* TEXT PASSAGE

What is Rainbow Grove?

Rainbow Grove is many things…

  • Research Farm
  • Conservation Site
  • Wildlife Refuge
  • Education Site
  • Homestead
  • 1/2 Acre Nursery
  • 1/2 Acre Garden
  • 3 Acre Food Forest
the entrance to our new 3 acre food forest

Our Practices

lupin and foxglove take the show in our wildflower garden

Regenerative

We have the soil food web in mind with everything we do.

We love building soil and helping the things that depend on it. Sometimes that means leaving dead plants in place to be utilized by native wildlife as shelter for the winter. Other times that means broadforking an area so that we can help new plants get established.

We spread seedballs containing seeds of low growing perennial groundcover plants like white clover and creeping thyme on the paths we mow, so that there will always be something growing there to protect the soil.

No-Till

We treat the biology in the soil as best we can and aim for minimal to no disturbance.  We’ve never used a tractor, BCS, or tiller.

We generally use a broadfork for new bed systems, casting seedballs for seeds, a hand-held drill for small plants, a 2-hand auger for small trees, and sometimes a shovel for larger bareroot trees.

Other than that, we rely on leaves, woodchips, biochar, compost, worms, fungi, and the plants themselves to maintain a healthy soil structure.

No-Spray and No-Kill - A Biodiverse Ecosystem

We use zero herbicides, zero fungicides, and spray nothing designed to kill or even deter any form of life.

We believe the best thing to do to help a plant out is to multiply the biodiversity of our native ecosystem. 

We increase our biodiversity in 2 main ways:

  1. By having a diverse collection of plants that in turn support a wide variety of native species.
  2. By spreading the microbial diversity in leaf mould, fungal inoculated wood chips, compost, and compost tea.

Compost

We make our own compost on site and it has 100% ground contact with our native soil, so it’s automatically inoculated with local spores and other forms of native microbial life.

The bulk ingredients include municipal leaf mould, alpaca manure, horse manure, and the clippings from mowing our paths all of which are free and abundantly available in our area.  Our Compost stimulators are organic kelp meal and Bocking 14 comfry grown nearby.  We also throw in as much biochar as we can while maintaining the appropriate carbon/nitrogen ratio.  We choose not to use cow manure because our local dairies either throw the babies in little igloos and keep them in there their whole life for veal or simply kill them and throw them in the trash.

These ingredients are initially HOT COMPOSTED, turned and mixed as well as we can on day 1 and then again on day 2, 3, 5, 8, and 13 (thanks Fibonacci).  We then let the pile sit for a few months or more before we use it.  This method tends to sterilize most pathogens, and seeds, allows it to cool to an ideal temperature, and allows native biology to  re-establish itself.

Aerated Compost Tea

We make our compost tea in a 5 gallon homemade airlift vortex bioreactor.  We put in about 4 gallons of water from our local brook, half a gallon of sifted compost, and a handful of organic kelp meal. We do that in the early morning and spray the lot of it in the late evening the following day, allowing the mixture to brew for around 36 hours.

* Stored items
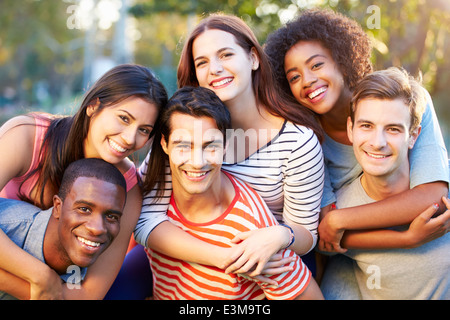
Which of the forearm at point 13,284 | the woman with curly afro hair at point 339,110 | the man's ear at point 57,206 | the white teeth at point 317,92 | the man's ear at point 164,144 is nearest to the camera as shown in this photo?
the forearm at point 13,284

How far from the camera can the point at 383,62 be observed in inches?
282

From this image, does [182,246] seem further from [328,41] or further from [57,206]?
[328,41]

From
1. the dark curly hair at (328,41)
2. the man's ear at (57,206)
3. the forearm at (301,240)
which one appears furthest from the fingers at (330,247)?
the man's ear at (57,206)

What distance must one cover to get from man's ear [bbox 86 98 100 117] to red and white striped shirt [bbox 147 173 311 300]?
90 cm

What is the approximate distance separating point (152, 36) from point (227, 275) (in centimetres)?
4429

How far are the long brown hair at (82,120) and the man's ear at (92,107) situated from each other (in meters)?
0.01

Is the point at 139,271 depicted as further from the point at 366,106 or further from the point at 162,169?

--

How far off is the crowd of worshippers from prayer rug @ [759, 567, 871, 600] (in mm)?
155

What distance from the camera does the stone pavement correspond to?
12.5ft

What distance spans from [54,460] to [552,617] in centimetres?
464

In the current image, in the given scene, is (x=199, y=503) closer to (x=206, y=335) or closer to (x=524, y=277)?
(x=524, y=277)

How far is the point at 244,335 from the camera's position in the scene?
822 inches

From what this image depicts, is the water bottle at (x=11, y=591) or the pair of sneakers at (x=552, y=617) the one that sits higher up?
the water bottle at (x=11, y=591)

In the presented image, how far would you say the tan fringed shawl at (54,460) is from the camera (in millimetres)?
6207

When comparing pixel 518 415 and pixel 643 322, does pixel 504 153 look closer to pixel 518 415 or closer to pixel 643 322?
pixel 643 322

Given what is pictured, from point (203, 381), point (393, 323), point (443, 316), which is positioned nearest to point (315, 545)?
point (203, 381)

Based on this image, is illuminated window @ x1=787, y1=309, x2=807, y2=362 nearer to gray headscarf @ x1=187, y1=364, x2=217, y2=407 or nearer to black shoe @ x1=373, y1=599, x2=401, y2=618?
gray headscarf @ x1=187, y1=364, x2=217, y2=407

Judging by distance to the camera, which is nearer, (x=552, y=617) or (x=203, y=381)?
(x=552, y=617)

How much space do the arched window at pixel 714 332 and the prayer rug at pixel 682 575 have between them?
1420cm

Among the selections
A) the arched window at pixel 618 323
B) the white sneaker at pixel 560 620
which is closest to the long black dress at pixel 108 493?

* * *

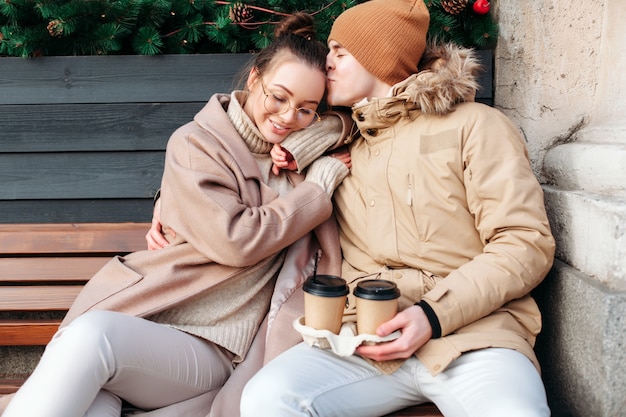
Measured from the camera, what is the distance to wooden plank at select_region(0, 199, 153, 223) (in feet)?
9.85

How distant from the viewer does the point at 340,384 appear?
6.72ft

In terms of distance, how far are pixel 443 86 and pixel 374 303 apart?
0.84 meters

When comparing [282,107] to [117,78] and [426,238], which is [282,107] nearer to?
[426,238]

* APPLY WHAT YOU READ
1: Quote the Rainbow Grove text word for word, everything from "We generally use" down to "healthy soil structure.".
2: Rewrite the paragraph of the Rainbow Grove text that begins "We make our compost tea" as a short list, keeping its main facts.

* RESPONSES
1:
We generally use a broadfork for new bed systems, casting seedballs for seeds, a hand-held drill for small plants, a 2-hand auger for small trees, and sometimes a shovel for larger bareroot trees.

Other than that, we rely on leaves, woodchips, biochar, compost, worms, fungi, and the plants themselves to maintain a healthy soil structure.

2:
- Brewer: a 5-gallon homemade airlift vortex bioreactor
- Water: about 4 gallons from the local brook
- Compost: half a gallon, sifted
- Kelp meal: a handful, organic
- Timing: mixed in the early morning and sprayed in the late evening of the following day, after about 36 hours of brewing